Dataset content section start

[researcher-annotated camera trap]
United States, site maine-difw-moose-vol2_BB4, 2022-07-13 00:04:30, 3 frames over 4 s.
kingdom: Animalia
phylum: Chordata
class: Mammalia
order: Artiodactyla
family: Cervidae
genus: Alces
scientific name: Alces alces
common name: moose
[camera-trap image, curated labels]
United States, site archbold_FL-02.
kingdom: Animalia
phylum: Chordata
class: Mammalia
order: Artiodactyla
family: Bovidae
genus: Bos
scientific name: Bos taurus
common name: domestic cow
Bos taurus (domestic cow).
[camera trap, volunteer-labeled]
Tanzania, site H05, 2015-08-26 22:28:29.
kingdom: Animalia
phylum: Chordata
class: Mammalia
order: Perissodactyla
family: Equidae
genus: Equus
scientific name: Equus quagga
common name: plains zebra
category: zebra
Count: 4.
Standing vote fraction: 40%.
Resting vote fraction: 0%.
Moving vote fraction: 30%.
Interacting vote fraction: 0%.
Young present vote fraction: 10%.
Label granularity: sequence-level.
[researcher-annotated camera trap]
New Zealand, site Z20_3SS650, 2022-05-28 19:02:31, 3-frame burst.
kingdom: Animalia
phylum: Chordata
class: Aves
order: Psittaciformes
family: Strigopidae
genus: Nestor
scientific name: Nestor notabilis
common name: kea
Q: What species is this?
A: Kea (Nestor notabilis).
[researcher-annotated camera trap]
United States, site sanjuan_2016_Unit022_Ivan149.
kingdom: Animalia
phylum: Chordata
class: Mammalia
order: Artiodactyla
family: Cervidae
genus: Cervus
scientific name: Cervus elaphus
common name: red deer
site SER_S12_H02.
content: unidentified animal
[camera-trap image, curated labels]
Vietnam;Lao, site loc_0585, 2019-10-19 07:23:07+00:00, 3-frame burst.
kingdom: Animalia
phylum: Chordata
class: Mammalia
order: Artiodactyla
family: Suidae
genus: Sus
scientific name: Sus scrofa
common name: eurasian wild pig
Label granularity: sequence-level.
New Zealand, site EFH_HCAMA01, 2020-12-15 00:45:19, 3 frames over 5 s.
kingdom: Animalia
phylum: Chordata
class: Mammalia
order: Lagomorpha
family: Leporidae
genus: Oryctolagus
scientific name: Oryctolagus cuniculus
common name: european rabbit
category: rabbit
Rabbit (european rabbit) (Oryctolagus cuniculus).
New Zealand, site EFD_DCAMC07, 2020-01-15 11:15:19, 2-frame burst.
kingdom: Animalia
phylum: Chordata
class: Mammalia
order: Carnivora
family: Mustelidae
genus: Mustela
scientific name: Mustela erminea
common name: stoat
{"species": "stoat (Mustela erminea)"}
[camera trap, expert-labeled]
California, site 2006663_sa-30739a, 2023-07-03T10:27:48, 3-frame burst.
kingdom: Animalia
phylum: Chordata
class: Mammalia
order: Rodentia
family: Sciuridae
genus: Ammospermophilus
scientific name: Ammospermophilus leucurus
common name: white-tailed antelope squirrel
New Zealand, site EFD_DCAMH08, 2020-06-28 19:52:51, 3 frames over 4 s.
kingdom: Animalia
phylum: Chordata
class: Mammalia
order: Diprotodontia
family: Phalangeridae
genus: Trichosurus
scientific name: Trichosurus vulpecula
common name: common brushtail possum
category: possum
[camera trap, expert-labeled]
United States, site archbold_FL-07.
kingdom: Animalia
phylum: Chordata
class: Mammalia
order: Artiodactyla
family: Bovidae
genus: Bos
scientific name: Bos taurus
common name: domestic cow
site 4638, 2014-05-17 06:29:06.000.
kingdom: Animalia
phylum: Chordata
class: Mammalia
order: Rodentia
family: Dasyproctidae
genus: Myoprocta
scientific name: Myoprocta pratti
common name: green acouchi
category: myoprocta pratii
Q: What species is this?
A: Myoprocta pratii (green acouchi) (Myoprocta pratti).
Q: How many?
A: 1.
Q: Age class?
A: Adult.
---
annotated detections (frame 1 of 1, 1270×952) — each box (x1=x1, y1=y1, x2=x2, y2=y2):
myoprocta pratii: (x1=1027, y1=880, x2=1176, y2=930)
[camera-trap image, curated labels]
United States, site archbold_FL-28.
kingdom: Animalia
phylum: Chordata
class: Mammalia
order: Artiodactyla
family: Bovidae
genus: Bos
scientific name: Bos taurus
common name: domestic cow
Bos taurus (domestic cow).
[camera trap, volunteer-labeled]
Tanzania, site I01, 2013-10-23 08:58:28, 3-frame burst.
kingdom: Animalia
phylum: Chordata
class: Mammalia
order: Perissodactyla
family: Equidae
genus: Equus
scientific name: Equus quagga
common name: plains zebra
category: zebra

Dataset content section end

§ Problem statement
An exact reproduction of the listing is required, covering every entry.

§ Your solution
[researcher-annotated camera trap]
United States, site maine-difw-moose-vol2_BB4, 2022-07-13 00:04:30, 3 frames over 4 s.
kingdom: Animalia
phylum: Chordata
class: Mammalia
order: Artiodactyla
family: Cervidae
genus: Alces
scientific name: Alces alces
common name: moose
[camera-trap image, curated labels]
United States, site archbold_FL-02.
kingdom: Animalia
phylum: Chordata
class: Mammalia
order: Artiodactyla
family: Bovidae
genus: Bos
scientific name: Bos taurus
common name: domestic cow
Bos taurus (domestic cow).
[camera trap, volunteer-labeled]
Tanzania, site H05, 2015-08-26 22:28:29.
kingdom: Animalia
phylum: Chordata
class: Mammalia
order: Perissodactyla
family: Equidae
genus: Equus
scientific name: Equus quagga
common name: plains zebra
category: zebra
Count: 4.
Standing vote fraction: 40%.
Resting vote fraction: 0%.
Moving vote fraction: 30%.
Interacting vote fraction: 0%.
Young present vote fraction: 10%.
Label granularity: sequence-level.
[researcher-annotated camera trap]
New Zealand, site Z20_3SS650, 2022-05-28 19:02:31, 3-frame burst.
kingdom: Animalia
phylum: Chordata
class: Aves
order: Psittaciformes
family: Strigopidae
genus: Nestor
scientific name: Nestor notabilis
common name: kea
Q: What species is this?
A: Kea (Nestor notabilis).
[researcher-annotated camera trap]
United States, site sanjuan_2016_Unit022_Ivan149.
kingdom: Animalia
phylum: Chordata
class: Mammalia
order: Artiodactyla
family: Cervidae
genus: Cervus
scientific name: Cervus elaphus
common name: red deer
site SER_S12_H02.
content: unidentified animal
[camera-trap image, curated labels]
Vietnam;Lao, site loc_0585, 2019-10-19 07:23:07+00:00, 3-frame burst.
kingdom: Animalia
phylum: Chordata
class: Mammalia
order: Artiodactyla
family: Suidae
genus: Sus
scientific name: Sus scrofa
common name: eurasian wild pig
Label granularity: sequence-level.
New Zealand, site EFH_HCAMA01, 2020-12-15 00:45:19, 3 frames over 5 s.
kingdom: Animalia
phylum: Chordata
class: Mammalia
order: Lagomorpha
family: Leporidae
genus: Oryctolagus
scientific name: Oryctolagus cuniculus
common name: european rabbit
category: rabbit
Rabbit (european rabbit) (Oryctolagus cuniculus).
New Zealand, site EFD_DCAMC07, 2020-01-15 11:15:19, 2-frame burst.
kingdom: Animalia
phylum: Chordata
class: Mammalia
order: Carnivora
family: Mustelidae
genus: Mustela
scientific name: Mustela erminea
common name: stoat
{"species": "stoat (Mustela erminea)"}
[camera trap, expert-labeled]
California, site 2006663_sa-30739a, 2023-07-03T10:27:48, 3-frame burst.
kingdom: Animalia
phylum: Chordata
class: Mammalia
order: Rodentia
family: Sciuridae
genus: Ammospermophilus
scientific name: Ammospermophilus leucurus
common name: white-tailed antelope squirrel
New Zealand, site EFD_DCAMH08, 2020-06-28 19:52:51, 3 frames over 4 s.
kingdom: Animalia
phylum: Chordata
class: Mammalia
order: Diprotodontia
family: Phalangeridae
genus: Trichosurus
scientific name: Trichosurus vulpecula
common name: common brushtail possum
category: possum
[camera trap, expert-labeled]
United States, site archbold_FL-07.
kingdom: Animalia
phylum: Chordata
class: Mammalia
order: Artiodactyla
family: Bovidae
genus: Bos
scientific name: Bos taurus
common name: domestic cow
site 4638, 2014-05-17 06:29:06.000.
kingdom: Animalia
phylum: Chordata
class: Mammalia
order: Rodentia
family: Dasyproctidae
genus: Myoprocta
scientific name: Myoprocta pratti
common name: green acouchi
category: myoprocta pratii
Q: What species is this?
A: Myoprocta pratii (green acouchi) (Myoprocta pratti).
Q: How many?
A: 1.
Q: Age class?
A: Adult.
---
annotated detections (frame 1 of 1, 1270×952) — each box (x1=x1, y1=y1, x2=x2, y2=y2):
myoprocta pratii: (x1=1027, y1=880, x2=1176, y2=930)
[camera-trap image, curated labels]
United States, site archbold_FL-28.
kingdom: Animalia
phylum: Chordata
class: Mammalia
order: Artiodactyla
family: Bovidae
genus: Bos
scientific name: Bos taurus
common name: domestic cow
Bos taurus (domestic cow).
[camera trap, volunteer-labeled]
Tanzania, site I01, 2013-10-23 08:58:28, 3-frame burst.
kingdom: Animalia
phylum: Chordata
class: Mammalia
order: Perissodactyla
family: Equidae
genus: Equus
scientific name: Equus quagga
common name: plains zebra
category: zebra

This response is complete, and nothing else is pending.